New ways to control waves

Published : Feb 05, 2014 12:30 IST

In the top pair of images, sound waves (blue and yellow bands) passing through a flat layered material are only minimally affected. In the lower images, when sound goes through a wrinkled layered material, certain frequencies of sound are blocked and filtered out by the material.

In the top pair of images, sound waves (blue and yellow bands) passing through a flat layered material are only minimally affected. In the lower images, when sound goes through a wrinkled layered material, certain frequencies of sound are blocked and filtered out by the material.

FLEXIBLE, layered materials textured with nanoscale wrinkles could provide a new way of controlling the wavelengths and distribution of waves, whether of sound or light.
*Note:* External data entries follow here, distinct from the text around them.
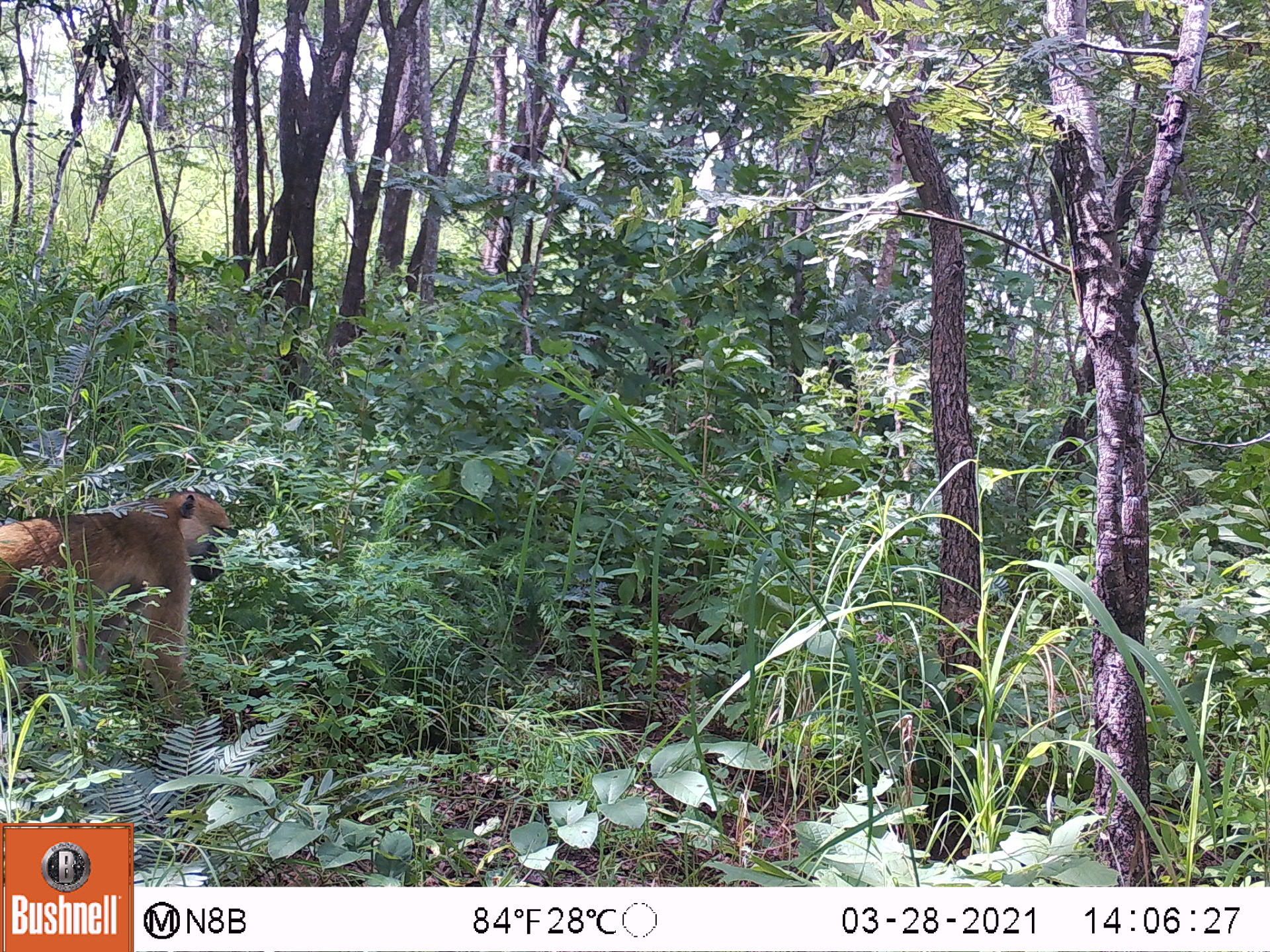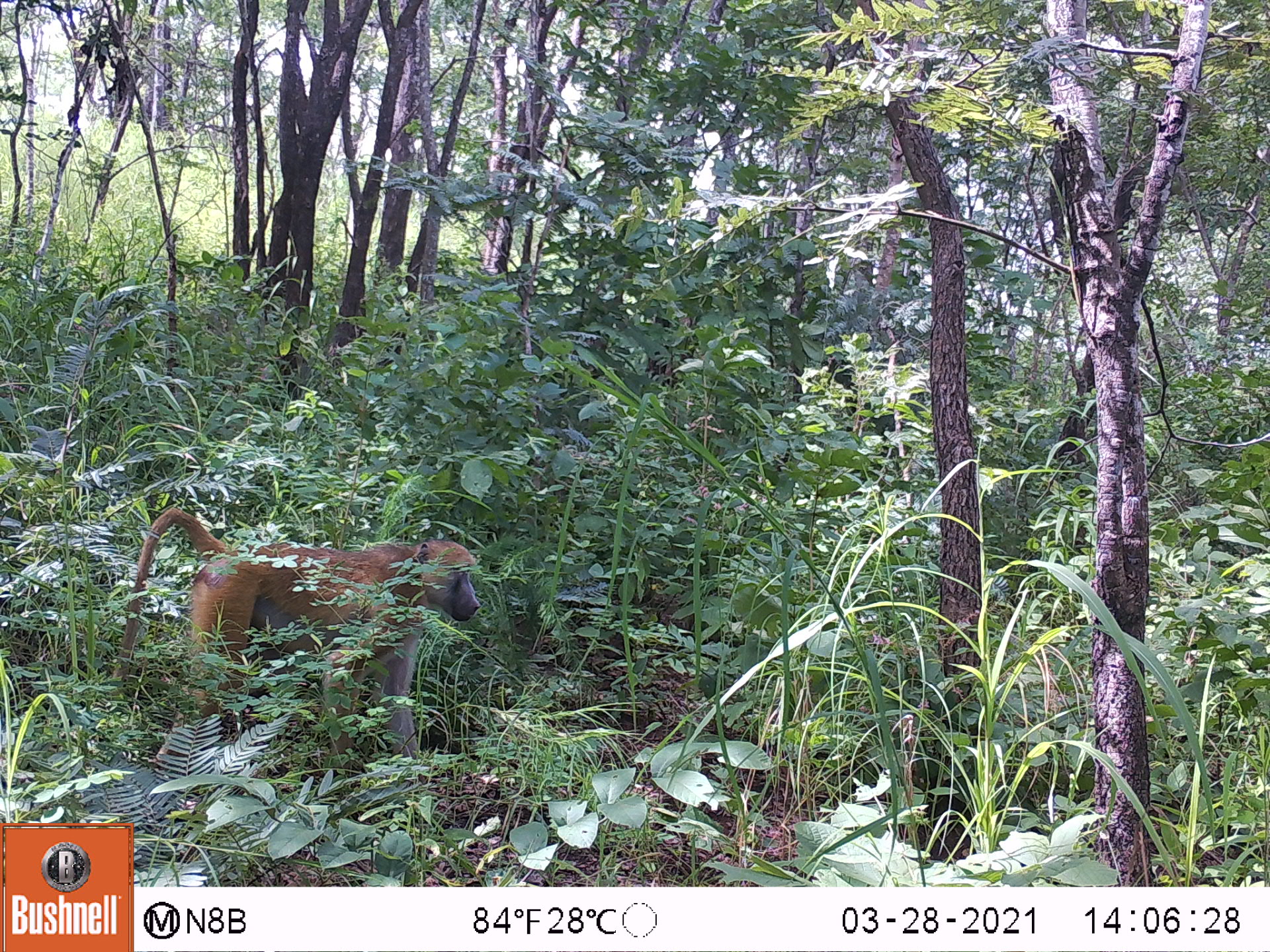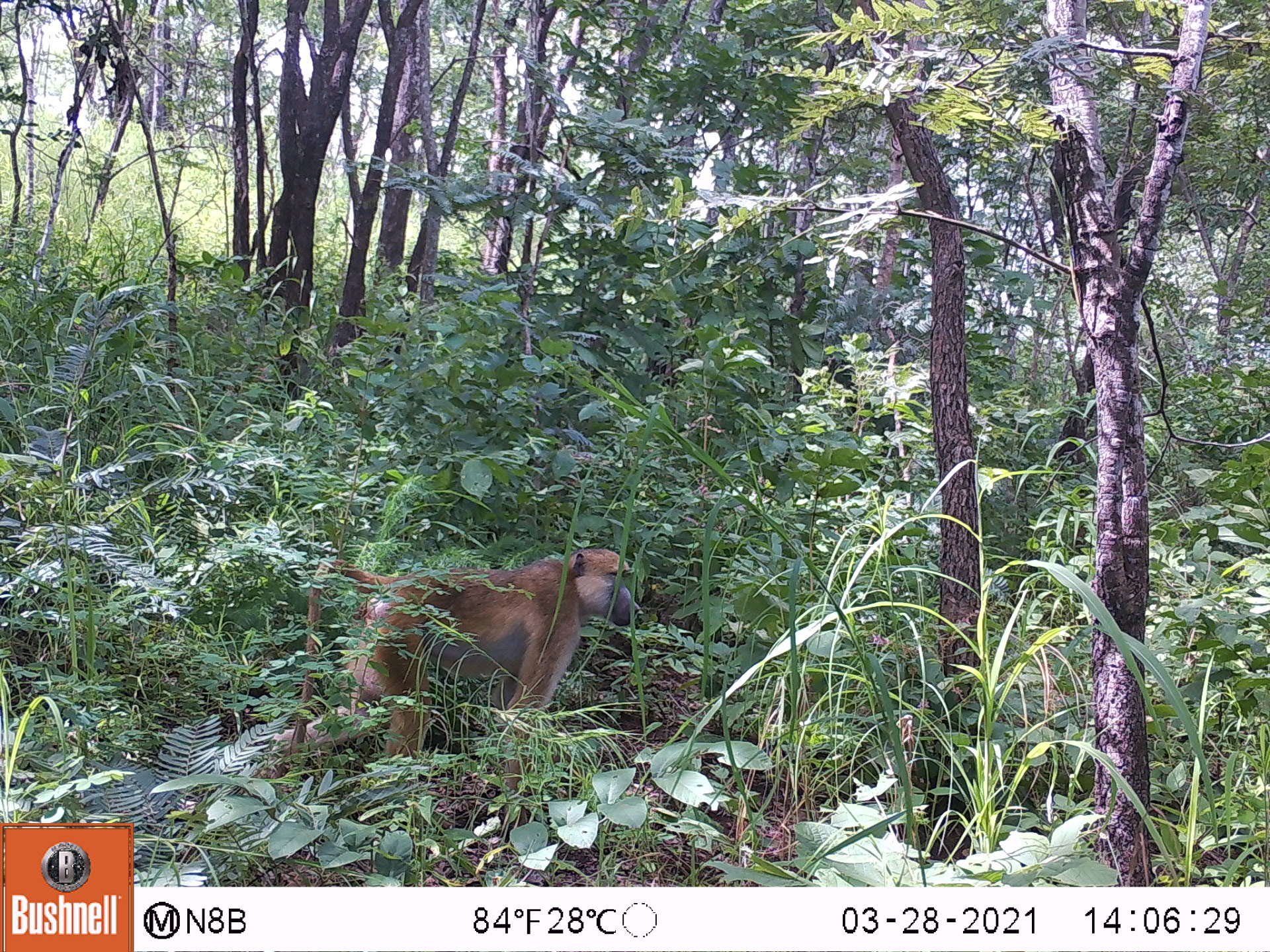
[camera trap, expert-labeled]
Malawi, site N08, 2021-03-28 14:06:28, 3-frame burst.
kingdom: Animalia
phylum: Chordata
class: Mammalia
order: Primates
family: Cercopithecidae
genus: Papio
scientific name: Papio cynocephalus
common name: yellow baboon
Yellow baboon (Papio cynocephalus), count 1.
The new method was developed by researchers at the Massachusetts Institute of Technology and could eventually find use in applications from non-destructive testing of materials to sound suppression. The findings were described in a paper by Stephan Rudykh and Mary Boyce published recently in the journal Physical Review Letters.
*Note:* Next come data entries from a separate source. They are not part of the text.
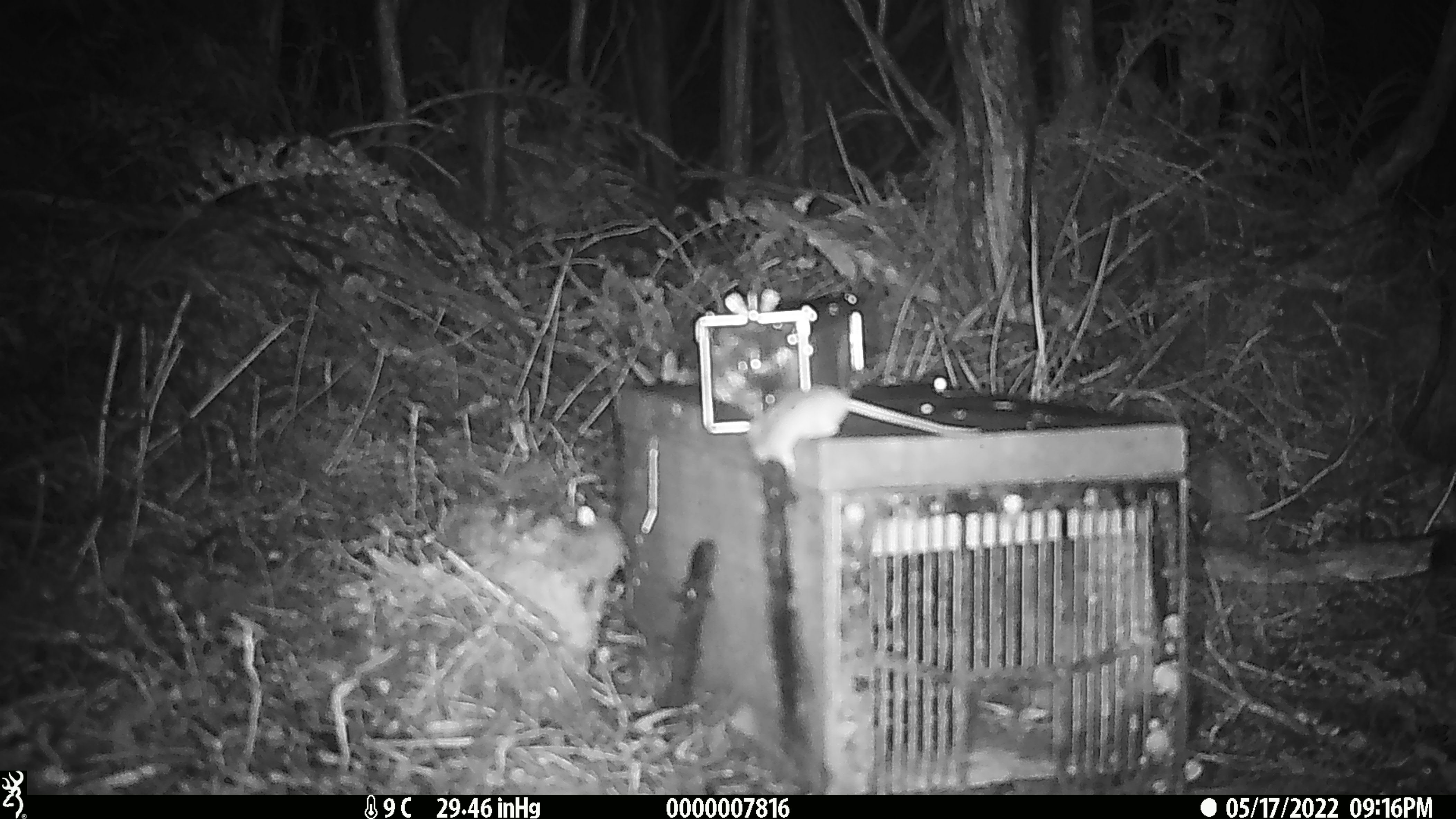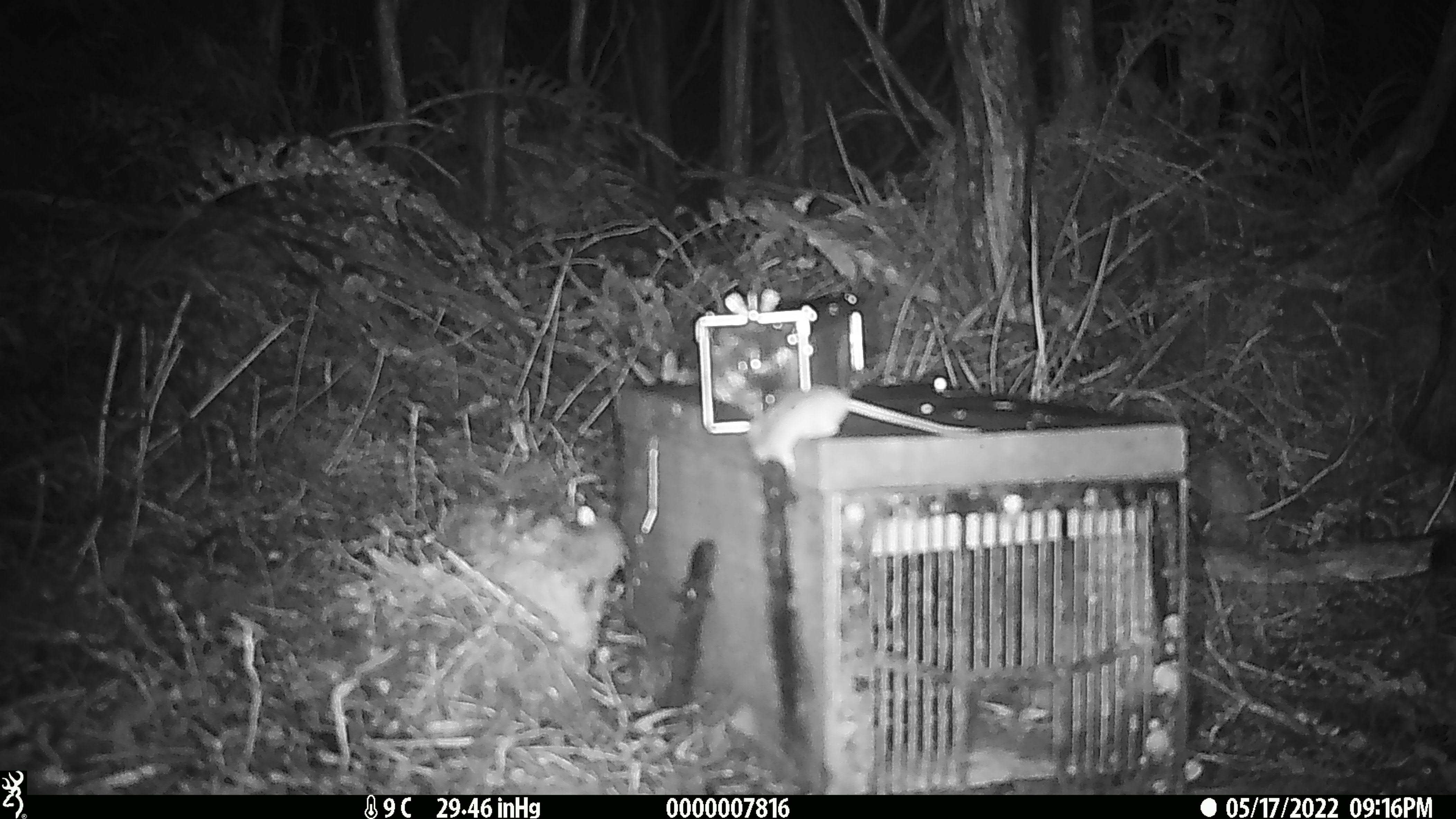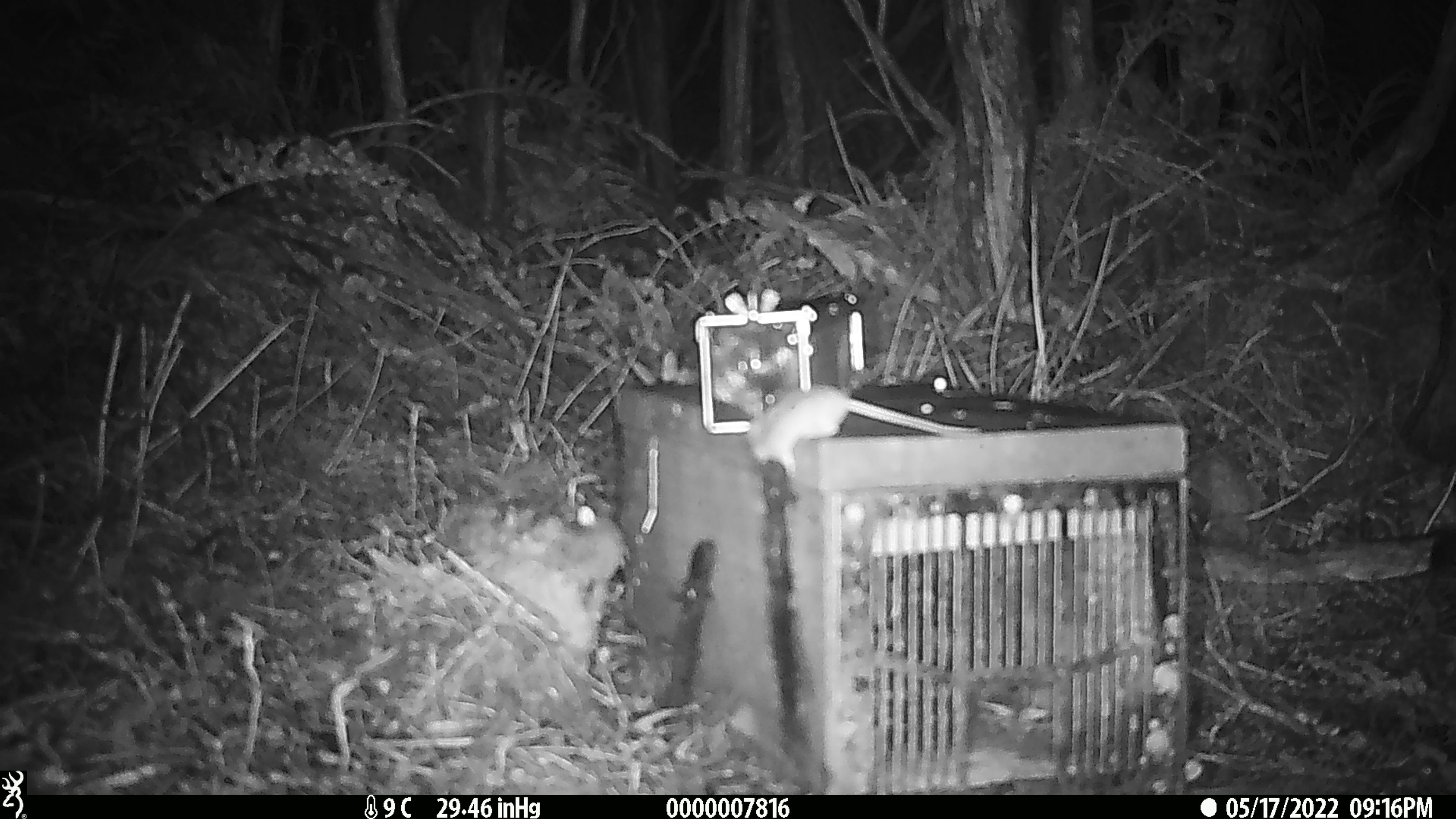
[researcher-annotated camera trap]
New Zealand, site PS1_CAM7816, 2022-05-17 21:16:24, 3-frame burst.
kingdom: Animalia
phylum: Chordata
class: Mammalia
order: Rodentia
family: Muridae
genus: Mus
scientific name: Mus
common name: mouse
Mouse (Mus).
While properties of materials are known to affect the propagation of light and sound, in most cases these properties are fixed when the material is made or grown and are difficult to alter later. But in these layered materials, changing the properties can be as simple as stretching the flexible material. “These effects are highly tunable, reversible, and controllable,” Rudykh said. The materials can be made through a layer-by-layer deposition process that can be controlled with high precision. The process allows the thickness of each layer to be determined to within a fraction of a wavelength of light. The material is then compressed, creating within it a series of precise wrinkles whose spacing can cause scattering of selected frequencies of sound or light waves. By designing the microstructure of a material to produce a desired set of effects, then altering those properties by deforming the material, “we can actually control these effects through external stimuli”, Rudykh said. “You can design a material that will wrinkle to a different wavelength and amplitude.”

The research could also provide insights into the properties of natural biological materials, Rudykh said. “Understanding how the waves propagate through biological tissues could be useful for diagnostic techniques,” he said. For example, current diagnostic techniques for certain cancers involve painful and invasive procedures. In principle, ultrasound could provide the same information non-invasively, but today’s ultrasound systems lack sufficient resolution.

The new work with wrinkled materials could lead to more precise control of these ultrasound waves, and thus to systems with better resolution, he said.